Gone
She was nice. I felt sorry for her, that’s all.”
    “Why?”
    “Living by herself. All the going out. People think they can go out and do anything they want but the world is dangerous. This proves it, no?”
    Squalls sounded from a bedroom. “Uh-oh.” We followed her into a ten-by-ten room taken up by two cribs. The occupants were a pair of infants, purple with indignation and, from the aroma, freshly soiled. Gershie Yoel bounced like a Slinky toy and tried to butt his mother as she changed diapers.
    “Stop it! These men are policemen and if you don’t behave they can take you to the
Beis Hasohar
like
Yosef Aveenu.

    The little boy growled.
    “
Beis Hasohar,
I mean it, you good boy.” To us: “That’s jail. Yosef —
Joseph, from the Bible, he ended up there, seven years until Pharaoh took him out.”
    “What’d he do?” said Milo.
    “Nothing,” she said. “But he was accused. By a woman.” She rolled up a filthy diaper, wiped her hands. “Bad things. Even then there were bad things.”
     
     
    Milo left his card at the other apartments. When we got to the ground floor the mail carrier was distributing envelopes.
    “Afternoon,” said Milo.
    The postman was a gray-haired Filipino, short and slight. His U.S. Postal Service van was parked at the curb. His right hand grasped one of several keys on a chain attached to his belt as the left pressed bound stacks of mail against his torso.
    “H’lo,” he said.
    Milo identified himself. “What’s the situation in Box Three?”
    “What do you mean?”
    “When’s the last time she emptied it?”
    The carrier opened Michaela’s compartment. “Looks like not for a while.” He let the keychain drop and used both hands to separate the stacks. “Two for her today. It’s not my regular route… lucky this is all she got, not much room left.”
    Milo pointed to the two envelopes. “Can I take a look at those?”
    The mailman said, “You know I cannot do that.”
    “I don’t wanna open them,” said Milo. “She got murdered last night.

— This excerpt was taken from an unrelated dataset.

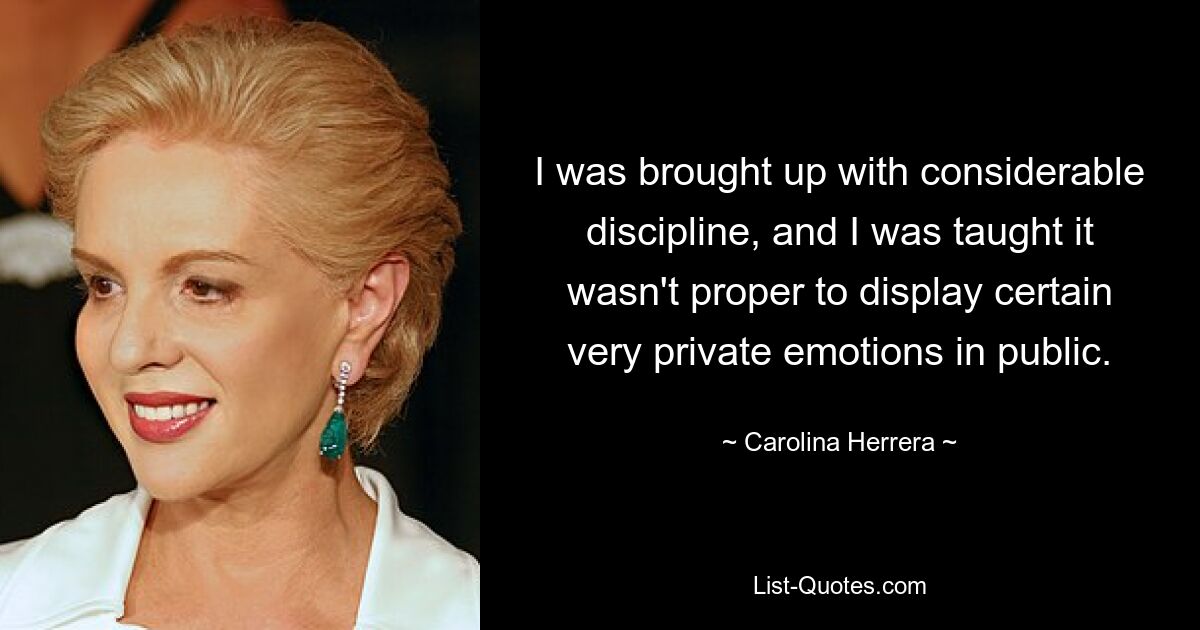 I was brought up with considerable discipline, and I was taught it wasn't proper to display certain very private emotions in public. — © Carolina Herrera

I just wanna see who’s writing to her.”
    “Murdered?”
    “That’s right.”
    “It’s not my regular route.”
    “You already said that.”
    The carrier hesitated, handed over the envelopes.
    Bulk solicitation to apply for a low-interest home loan and a “Last Chance!” pitch to resubscribe to
InStyle
magazine.
    Milo handed them back.
    “How about the stuff inside?”
    “That’s private property,” said the mailman.
    “What happens when you come back in a few days and there’s no more room?”
    “We leave a notice.”
    “Where does the mail go?”
    “Stays in the station.”
    “I can get a warrant and come by and open it all up.”
    “If you say.”
    “I say I just wanna look at the envelopes that are in there. Seeing as the box is already open.”
    “Privacy—”
    “When she got killed she lost her privacy.”
     
     
    The carrier made a show of ignoring us as he went about delivering mail to the other tenants. Milo reached into Box Three, removed a thick stack wedged so tightly he had to ease it out, and thumbed through.
    “Mostly junk… a few bills… urgent one from the gas company meaning she was overdue… same deal with the phone company.”
    He inspected the postmarks. “Ten days’ worth. Looks like she was gone well before she died.”
    “A vacation’s not likely,” I said. “She was broke.”
    He looked at me. Both of us thinking the same thing.
    Maybe someone had kept her for a while.
     

CHAPTER 11
     
    W e sat in the car, in front of Michaela’s building.
    I said, “Dylan Meserve cleared out of his place weeks ago. The neighbor heard him and Michaela arguing and Michaela told me she hated him.”
    “Maybe he came and got her,” said Milo.
    “Took her on another adventure.”
    “What about Mr. Sex Criminal Peaty? Maybe he snatched both of them.”
    “If Peaty did abduct anyone, he didn’t take them to his place,” I said. “No way to keep that from Mrs.